Tasks and exercises:
1: Answer these questions about the text describing a café meeting with David Shields in Melbourne.
(a) What street is Storey Hall on?
(b) What two coffee choices were offered at the café?
(c) What did Shields ask the waitress to bring?
2: Write a short continuation of the text describing a café meeting with David Shields in Melbourne, starting after its final sentence.

Conducted by Gemma de Choisy
It was impossible to miss, once I started looking. On the corner of Swanson Street in the mostly-campus stretch of Melbourne’s downtown area, the Royal Melbourne Institute of Technology’s Storey Hall is a venue with a distinctly mid-1990s Nickelodeon Television feel. Slime green bubbles of fiberglass – or maybe plaster, I couldn’t get close enough to tell which – oozed off of the building’s rooftop to dramatic effect. Inside, the ceiling kept with the theme of green in a geometric daze of translucent glass texture. Walking along the carpeted halls past intentionally warped walls, images of sci-fi classics came to mind more readily than the nonfiction masterpieces with which the NonfictionNOW 2012 Conference crowd, one presumes, might have been be more familiar.
Across the street at an indiscriminate café, my coffee choices were restricted to a Long Black or a Flat White – a caffeinated dichotomy it took my American palate a week to get used to. I ordered the Long Black, no milk. David Shields ordered a roasted vegetable baguette and a fruit salad, offering me half of the latter.
Shields sat himself in the back of the café, facing away from the door and the mild spring outside. He crossed his legs – black pants, black shoes – and his arms – black shirt – and asked the waitress to bring a pitcher of water. He is, he told me sheepishly, never sure whether or how much he should tip in Australia. When he smiled, he also shrugged, hunching his shoulders forward and tilting his chin down so that the wall lamp’s light reflected off his forehead. He smiled often and he spoke slowly, pausing, sometimes, in the middle of a sentence, as if waiting for the right word.

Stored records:
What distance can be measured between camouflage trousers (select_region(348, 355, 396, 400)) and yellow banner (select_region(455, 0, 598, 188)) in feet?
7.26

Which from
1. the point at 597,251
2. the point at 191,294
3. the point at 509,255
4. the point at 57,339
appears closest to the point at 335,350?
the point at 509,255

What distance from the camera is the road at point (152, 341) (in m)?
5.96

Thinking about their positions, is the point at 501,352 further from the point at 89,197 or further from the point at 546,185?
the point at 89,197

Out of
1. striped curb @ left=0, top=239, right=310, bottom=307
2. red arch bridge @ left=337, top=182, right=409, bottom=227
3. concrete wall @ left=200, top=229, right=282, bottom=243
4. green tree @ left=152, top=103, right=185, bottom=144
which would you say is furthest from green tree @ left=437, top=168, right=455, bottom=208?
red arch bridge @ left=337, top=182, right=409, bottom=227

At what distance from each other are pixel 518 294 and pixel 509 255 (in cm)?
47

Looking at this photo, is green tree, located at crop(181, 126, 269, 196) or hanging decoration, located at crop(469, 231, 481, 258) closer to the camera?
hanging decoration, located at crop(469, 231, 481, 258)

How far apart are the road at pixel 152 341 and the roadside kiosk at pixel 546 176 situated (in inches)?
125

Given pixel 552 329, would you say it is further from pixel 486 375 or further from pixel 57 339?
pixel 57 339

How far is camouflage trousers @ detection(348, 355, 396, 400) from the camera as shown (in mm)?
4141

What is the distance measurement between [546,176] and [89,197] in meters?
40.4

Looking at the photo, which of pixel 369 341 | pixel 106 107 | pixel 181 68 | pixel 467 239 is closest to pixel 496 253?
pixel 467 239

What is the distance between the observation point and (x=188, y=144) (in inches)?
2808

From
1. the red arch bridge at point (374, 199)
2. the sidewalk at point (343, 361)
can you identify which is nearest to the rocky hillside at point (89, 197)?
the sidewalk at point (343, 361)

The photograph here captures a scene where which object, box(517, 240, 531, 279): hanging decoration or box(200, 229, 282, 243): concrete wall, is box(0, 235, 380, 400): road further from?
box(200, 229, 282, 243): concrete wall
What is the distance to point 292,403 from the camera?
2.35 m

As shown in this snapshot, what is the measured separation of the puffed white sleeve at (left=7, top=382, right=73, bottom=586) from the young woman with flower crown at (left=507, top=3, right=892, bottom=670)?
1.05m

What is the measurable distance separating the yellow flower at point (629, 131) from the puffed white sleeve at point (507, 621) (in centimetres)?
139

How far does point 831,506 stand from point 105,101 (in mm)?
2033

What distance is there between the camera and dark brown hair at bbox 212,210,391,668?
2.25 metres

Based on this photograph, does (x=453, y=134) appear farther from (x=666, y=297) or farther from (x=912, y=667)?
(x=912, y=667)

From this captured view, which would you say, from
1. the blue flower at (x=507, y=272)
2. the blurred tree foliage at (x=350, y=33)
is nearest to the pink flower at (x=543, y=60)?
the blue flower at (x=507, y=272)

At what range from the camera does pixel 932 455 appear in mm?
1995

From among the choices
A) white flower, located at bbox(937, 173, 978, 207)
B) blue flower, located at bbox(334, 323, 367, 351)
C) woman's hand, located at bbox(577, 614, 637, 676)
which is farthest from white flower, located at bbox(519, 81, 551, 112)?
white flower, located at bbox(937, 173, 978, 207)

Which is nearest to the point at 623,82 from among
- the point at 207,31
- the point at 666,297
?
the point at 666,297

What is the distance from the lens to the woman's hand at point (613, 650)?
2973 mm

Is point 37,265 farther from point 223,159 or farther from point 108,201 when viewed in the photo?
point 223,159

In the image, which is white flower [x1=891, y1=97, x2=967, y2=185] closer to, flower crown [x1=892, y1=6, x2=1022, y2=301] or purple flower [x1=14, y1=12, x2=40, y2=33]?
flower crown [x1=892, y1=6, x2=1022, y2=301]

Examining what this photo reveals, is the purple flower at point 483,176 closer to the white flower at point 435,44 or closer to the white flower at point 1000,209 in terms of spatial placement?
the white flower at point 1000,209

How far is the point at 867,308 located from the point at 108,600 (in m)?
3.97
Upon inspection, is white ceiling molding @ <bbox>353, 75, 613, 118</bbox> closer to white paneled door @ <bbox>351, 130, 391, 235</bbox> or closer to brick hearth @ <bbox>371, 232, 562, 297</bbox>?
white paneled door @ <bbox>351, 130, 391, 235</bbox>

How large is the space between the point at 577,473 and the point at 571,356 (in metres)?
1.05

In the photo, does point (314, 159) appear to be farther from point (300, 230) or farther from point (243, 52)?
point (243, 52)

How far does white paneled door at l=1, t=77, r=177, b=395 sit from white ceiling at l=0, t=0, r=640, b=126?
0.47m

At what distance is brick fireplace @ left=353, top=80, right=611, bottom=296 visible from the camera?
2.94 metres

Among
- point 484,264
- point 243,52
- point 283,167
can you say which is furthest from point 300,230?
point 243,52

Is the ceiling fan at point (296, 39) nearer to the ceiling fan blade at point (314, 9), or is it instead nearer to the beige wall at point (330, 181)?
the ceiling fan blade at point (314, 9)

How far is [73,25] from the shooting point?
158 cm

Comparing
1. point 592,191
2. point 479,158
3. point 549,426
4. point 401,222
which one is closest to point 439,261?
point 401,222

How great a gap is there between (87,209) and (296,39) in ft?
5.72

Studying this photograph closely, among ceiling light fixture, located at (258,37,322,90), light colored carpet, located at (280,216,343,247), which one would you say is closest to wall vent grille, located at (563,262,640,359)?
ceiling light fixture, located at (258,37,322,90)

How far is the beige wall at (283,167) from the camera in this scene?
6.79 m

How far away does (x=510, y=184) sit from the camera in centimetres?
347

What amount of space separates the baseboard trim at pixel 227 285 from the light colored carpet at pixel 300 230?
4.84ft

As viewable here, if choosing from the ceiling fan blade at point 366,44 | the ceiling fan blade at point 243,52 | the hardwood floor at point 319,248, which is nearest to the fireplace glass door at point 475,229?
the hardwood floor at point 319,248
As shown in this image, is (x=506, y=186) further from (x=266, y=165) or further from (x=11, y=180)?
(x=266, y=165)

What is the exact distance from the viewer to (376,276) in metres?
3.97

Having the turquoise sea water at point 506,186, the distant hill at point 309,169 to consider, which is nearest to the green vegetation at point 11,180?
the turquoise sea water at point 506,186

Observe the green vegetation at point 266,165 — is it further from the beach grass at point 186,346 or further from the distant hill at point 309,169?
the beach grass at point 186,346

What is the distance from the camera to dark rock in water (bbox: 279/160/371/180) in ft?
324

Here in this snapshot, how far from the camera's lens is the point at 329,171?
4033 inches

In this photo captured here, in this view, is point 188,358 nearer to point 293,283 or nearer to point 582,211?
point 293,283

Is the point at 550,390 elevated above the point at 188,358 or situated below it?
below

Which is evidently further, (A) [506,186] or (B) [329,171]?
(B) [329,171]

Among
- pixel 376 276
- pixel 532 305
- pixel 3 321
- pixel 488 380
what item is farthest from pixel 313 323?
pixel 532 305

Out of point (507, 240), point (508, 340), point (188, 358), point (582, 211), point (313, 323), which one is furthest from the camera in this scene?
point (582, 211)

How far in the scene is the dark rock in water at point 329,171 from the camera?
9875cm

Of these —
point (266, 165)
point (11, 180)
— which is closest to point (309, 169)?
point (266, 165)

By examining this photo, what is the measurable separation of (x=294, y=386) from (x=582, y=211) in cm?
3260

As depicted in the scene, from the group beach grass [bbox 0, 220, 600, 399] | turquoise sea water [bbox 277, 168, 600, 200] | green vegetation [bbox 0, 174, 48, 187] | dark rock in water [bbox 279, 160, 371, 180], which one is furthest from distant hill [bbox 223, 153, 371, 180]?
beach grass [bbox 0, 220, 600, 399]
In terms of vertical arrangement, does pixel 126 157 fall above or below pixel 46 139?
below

The results:
1:
(a) Swanson Street
(b) A Long Black or a Flat White
(c) A pitcher of water

2:
Shields was born in Los Angeles, California in 1956 and received an MFA in Fiction from the Iowa Writer’s Workshop in 1980. He is the author of three works of fiction and over a half-dozen nonfiction books including the 2010 manifesto Reality Hunger, in which Shields advocates for the obliteration of what he refers to as “the prison of genre”, and for the overturning of laws pertaining to the appropriation of the written word – what some might call plagiarism, and have. His upcoming book, How Literature Saved My Life, is due out from Knopf in early February. Last November, we sat down in Melbourne to talk about reading, writing, and controversy in literary nonfiction.
DE CHOISY: Most of the reviews for Reality Hunger were positive but invariably, whenever a writer calls for the end or blending of genre, some of the backlash is hostile. But rather than rehash that, I wonder if you can put your finger on why you think those negative reactions are so fierce?
DAVID SHIELDS: I think that – the why – is a good question to ask. For instance, there’s no great mystery as to what I feel about John D’Agata’s position. I blurbed his books in Reality Hunger. I loved About a Mountain and I loved Lifespan of a Fact, and its argument struck me as self-evident. I was stunned that it was controversial at all. Did you follow that, when it happened?
DE CHOISY: Yes. Actually, I accepted my spot in Iowa’s Nonfiction Writing Program right when the tempest hit the teacup.
SHIELDS: And your question is why people are so resistant to that way of thinking?
DE CHOISY: Yes: to the blending of genre, to the appropriation of other written work, to a certain doubt with regards to fact. Both of your books suggest an overtly transgressive approach to writing nonfiction. But why is that transgression perceived as threatening, do you think?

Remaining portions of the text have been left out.